> [Required work]
a - In the article on the Lennie appeal, on what date did Julius Lennie die?
b - Please carry on writing the article on the Lennie appeal from the point where it stops.

> [Text shown]
>>

GRETNA – The Louisiana 5th Circuit Court of Appeal on June 27, 2018, upheld a decision from the 24th Judicial District Court, Jefferson Parish, in denying relatives any damages for the death of their husband and father, an oilfield worker. They alleged that he died as a result of exposure to radiation on his job, and had not been warned of this hazard by his employers.
As quoted in the court’s opinion, “Julius Lennie died as a result of lung cancer on Jan. 28, 2010, less than a month after his diagnosis. It wasn’t until four years later on January 2, 2014, that his surviving spouse, Patricia Lennie, and his children, Brett Lennie and Marcella Lennie Fueslier, filed a survival and wrongful death suit against various oil companies and pipe cleaning contractors that had hired Tuboscope (Lennie’s employer) to clean and refurbish used oilfield pipe.”
Defendants named in the lawsuit included Exxon Mobil, Shell Oil Co., Chevron, BP Products, Atlantic Richfield and Intracoastal Tubular Services.
The family claimed that the four-year delay in filing their lawsuit was a result of their not knowing what had caused Lennie’s death, as related in the court’s opinion. They had not talked with his doctor about the possible cause of his illness. It was not until his son, Brett, read an article regarding lawsuits involving radiation exposure in pipe yards that they realized what may have been the cause of Lennie’s death.
The article explained that the cleaning process used by Tuboscope involved grinding scale out of the used pipe, a process that allegedly caused the emission of naturally occurring radioactive material (NORM). According to the Lennies, neither they nor Mr. Lennie had any knowledge of the dangers that NORM presented to oilfield workers.
In affirming the judgment of the trial court, Judge Robert Chaisson said, “The Lennies have offered no evidence as to what they understood caused Mr. Lennie’s lung cancer and subsequent death. There is no evidence that they reasonably relied on a doctor’s explanation as to the cause of Mr. Lennie’s lung cancer. To the contrary, they testified that they did not speak with Mr. Lennie’s doctors about what caused his cancer. Additionally, none of the Lennies stated that they had a conversation with Mr. Lennie himself as to what he believed,”

<<

> [Record extracts]
>>

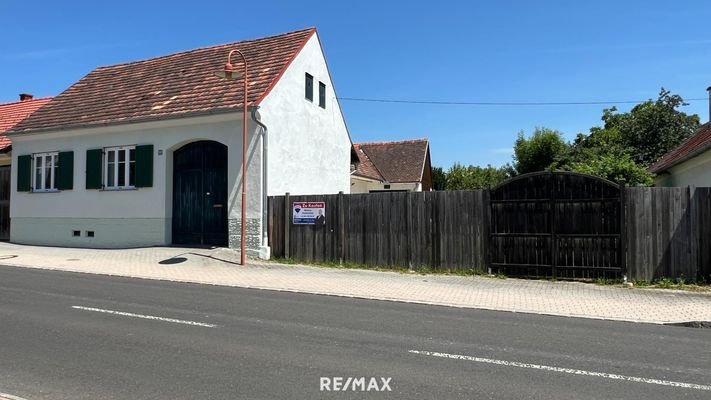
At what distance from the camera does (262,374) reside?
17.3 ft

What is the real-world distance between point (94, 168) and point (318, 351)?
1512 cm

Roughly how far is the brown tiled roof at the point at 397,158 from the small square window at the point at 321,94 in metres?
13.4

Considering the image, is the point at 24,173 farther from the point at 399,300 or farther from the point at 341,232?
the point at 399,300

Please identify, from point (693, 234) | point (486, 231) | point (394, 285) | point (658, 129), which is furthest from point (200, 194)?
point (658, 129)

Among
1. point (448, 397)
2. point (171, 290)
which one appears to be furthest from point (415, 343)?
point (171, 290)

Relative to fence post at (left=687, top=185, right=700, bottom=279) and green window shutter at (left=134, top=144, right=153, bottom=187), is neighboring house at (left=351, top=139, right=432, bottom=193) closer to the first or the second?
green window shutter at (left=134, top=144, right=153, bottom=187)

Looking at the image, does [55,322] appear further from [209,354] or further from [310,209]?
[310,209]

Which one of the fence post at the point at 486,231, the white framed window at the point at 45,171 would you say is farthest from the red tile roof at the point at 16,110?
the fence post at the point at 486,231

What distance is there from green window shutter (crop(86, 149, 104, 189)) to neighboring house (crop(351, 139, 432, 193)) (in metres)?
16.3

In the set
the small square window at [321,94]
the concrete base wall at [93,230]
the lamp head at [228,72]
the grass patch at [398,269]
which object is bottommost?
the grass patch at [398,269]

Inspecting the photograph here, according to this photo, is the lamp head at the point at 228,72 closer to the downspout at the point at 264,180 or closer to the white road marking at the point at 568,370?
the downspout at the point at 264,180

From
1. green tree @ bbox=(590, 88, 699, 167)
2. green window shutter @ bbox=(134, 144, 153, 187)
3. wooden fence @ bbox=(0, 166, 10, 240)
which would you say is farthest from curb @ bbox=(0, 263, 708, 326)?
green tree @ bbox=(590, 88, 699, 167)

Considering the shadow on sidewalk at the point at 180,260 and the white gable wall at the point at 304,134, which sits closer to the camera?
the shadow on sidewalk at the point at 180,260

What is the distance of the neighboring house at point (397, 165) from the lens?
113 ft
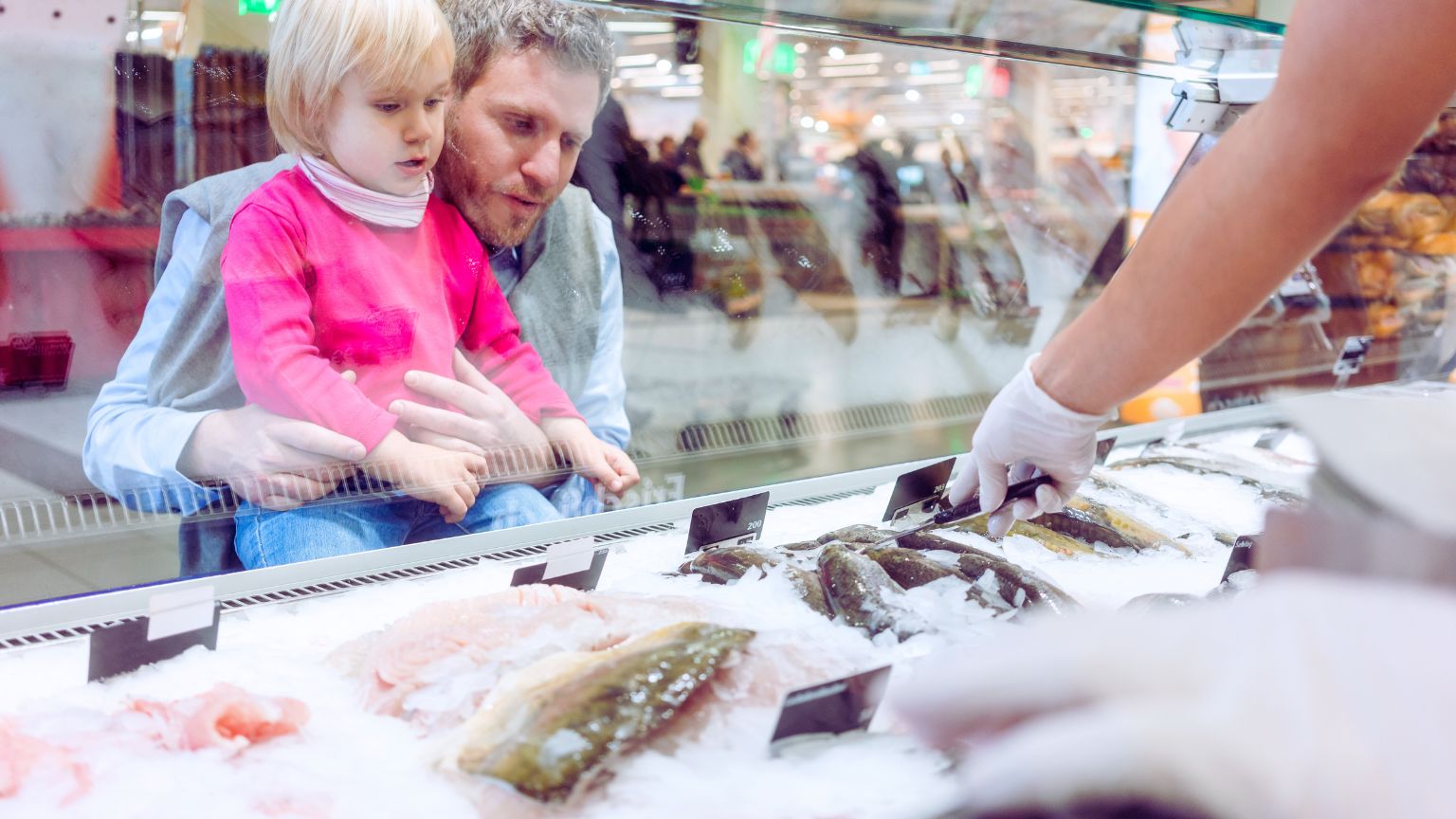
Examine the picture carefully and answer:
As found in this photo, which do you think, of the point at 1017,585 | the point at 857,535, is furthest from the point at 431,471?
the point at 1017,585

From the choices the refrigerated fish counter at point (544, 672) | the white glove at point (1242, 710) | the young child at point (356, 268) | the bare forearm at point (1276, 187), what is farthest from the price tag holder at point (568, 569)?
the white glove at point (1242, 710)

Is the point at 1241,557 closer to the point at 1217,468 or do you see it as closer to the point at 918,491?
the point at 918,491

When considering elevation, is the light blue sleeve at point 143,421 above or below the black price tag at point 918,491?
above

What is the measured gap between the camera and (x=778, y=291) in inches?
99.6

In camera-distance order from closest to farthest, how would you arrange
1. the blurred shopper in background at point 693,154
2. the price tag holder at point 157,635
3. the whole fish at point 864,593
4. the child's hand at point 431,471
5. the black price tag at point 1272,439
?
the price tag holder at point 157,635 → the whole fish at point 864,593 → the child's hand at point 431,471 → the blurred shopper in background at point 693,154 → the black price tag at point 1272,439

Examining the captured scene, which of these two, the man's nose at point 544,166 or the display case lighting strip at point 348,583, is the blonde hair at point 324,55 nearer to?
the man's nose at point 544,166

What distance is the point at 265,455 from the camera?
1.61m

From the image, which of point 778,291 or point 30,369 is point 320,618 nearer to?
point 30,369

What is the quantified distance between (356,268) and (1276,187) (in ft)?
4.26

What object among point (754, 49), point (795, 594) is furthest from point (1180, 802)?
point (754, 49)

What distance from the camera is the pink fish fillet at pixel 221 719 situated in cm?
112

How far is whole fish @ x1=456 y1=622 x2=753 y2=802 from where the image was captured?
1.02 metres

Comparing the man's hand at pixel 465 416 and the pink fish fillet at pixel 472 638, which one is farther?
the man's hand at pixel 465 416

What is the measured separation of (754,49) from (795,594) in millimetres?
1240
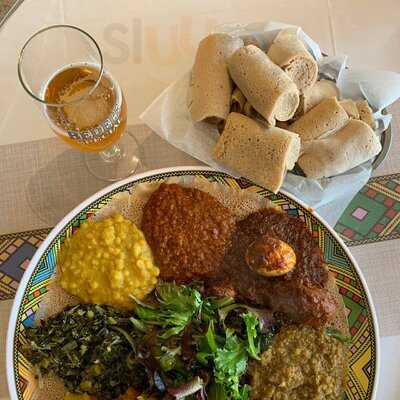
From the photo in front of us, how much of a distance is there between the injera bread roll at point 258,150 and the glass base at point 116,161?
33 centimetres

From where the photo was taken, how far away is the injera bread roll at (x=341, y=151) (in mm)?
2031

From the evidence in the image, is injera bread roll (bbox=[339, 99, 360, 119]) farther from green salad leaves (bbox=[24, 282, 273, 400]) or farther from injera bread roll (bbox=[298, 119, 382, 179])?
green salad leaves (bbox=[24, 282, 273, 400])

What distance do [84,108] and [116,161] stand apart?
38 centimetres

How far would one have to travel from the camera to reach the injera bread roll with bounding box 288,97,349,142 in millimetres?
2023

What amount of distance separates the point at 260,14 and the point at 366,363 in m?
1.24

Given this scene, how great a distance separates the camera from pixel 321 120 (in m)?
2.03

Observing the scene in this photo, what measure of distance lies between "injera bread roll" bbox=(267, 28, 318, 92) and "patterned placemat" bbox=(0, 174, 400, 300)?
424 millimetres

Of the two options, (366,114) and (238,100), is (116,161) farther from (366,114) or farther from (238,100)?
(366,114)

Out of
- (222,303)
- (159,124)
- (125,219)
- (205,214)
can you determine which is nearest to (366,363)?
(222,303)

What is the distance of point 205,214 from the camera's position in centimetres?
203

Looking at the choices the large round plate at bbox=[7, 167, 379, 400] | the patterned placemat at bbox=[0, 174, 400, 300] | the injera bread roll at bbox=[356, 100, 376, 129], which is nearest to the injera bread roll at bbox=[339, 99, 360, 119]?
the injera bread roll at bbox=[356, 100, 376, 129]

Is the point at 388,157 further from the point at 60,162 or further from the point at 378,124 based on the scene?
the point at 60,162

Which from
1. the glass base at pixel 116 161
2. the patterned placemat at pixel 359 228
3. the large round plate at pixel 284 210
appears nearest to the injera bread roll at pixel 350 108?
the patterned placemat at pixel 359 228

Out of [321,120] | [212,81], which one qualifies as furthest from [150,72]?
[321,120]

<<
>>

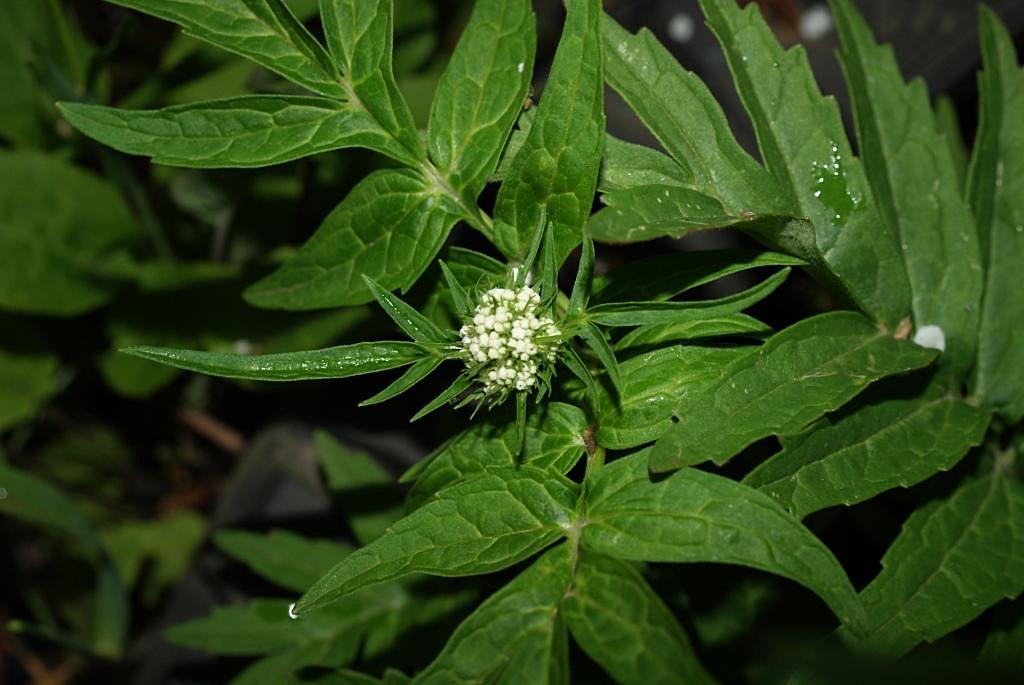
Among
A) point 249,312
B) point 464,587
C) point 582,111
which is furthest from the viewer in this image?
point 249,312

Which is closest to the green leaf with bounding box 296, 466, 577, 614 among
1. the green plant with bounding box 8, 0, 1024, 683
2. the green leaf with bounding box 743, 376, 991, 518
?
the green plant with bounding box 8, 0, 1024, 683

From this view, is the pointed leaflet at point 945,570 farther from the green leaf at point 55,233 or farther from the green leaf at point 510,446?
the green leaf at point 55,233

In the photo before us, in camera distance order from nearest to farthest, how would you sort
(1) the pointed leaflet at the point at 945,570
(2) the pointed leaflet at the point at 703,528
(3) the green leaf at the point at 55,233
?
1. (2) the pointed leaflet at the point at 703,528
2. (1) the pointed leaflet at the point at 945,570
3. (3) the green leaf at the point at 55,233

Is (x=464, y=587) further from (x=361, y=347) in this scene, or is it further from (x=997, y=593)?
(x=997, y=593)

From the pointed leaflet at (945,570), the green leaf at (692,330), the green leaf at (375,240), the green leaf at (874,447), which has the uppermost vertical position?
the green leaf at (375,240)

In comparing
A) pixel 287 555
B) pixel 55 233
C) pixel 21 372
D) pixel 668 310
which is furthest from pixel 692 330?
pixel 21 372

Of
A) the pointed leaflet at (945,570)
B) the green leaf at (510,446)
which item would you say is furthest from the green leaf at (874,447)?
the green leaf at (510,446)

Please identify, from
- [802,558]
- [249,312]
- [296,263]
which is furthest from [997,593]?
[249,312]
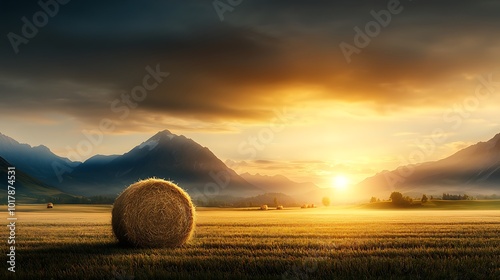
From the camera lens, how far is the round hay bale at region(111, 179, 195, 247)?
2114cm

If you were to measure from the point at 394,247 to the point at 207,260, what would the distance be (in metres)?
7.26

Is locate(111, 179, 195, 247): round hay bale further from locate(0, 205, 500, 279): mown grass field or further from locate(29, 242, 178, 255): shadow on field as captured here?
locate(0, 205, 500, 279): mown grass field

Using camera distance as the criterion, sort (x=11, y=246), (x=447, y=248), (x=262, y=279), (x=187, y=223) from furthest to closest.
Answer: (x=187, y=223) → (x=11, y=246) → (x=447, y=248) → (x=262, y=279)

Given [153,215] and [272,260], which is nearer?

<<

> [Answers in order]
a - Jan. 28, 2010

b -
Judge Chaisson continued, “Because the Lennies have not shown that they were unable to bring their survival claims within one year of Mr. Lennie’s death, either due to concealment from them by defendants, or due to their lack of knowledge not caused by their own fault, it is not necessary for us to engage in a factual examination of what Mr. Lennie himself knew or didn’t know regarding his cause of action or whether defendants’ actions served to conceal the cause of action from him.”
The judge said he found no fault with the lower court’s rulings.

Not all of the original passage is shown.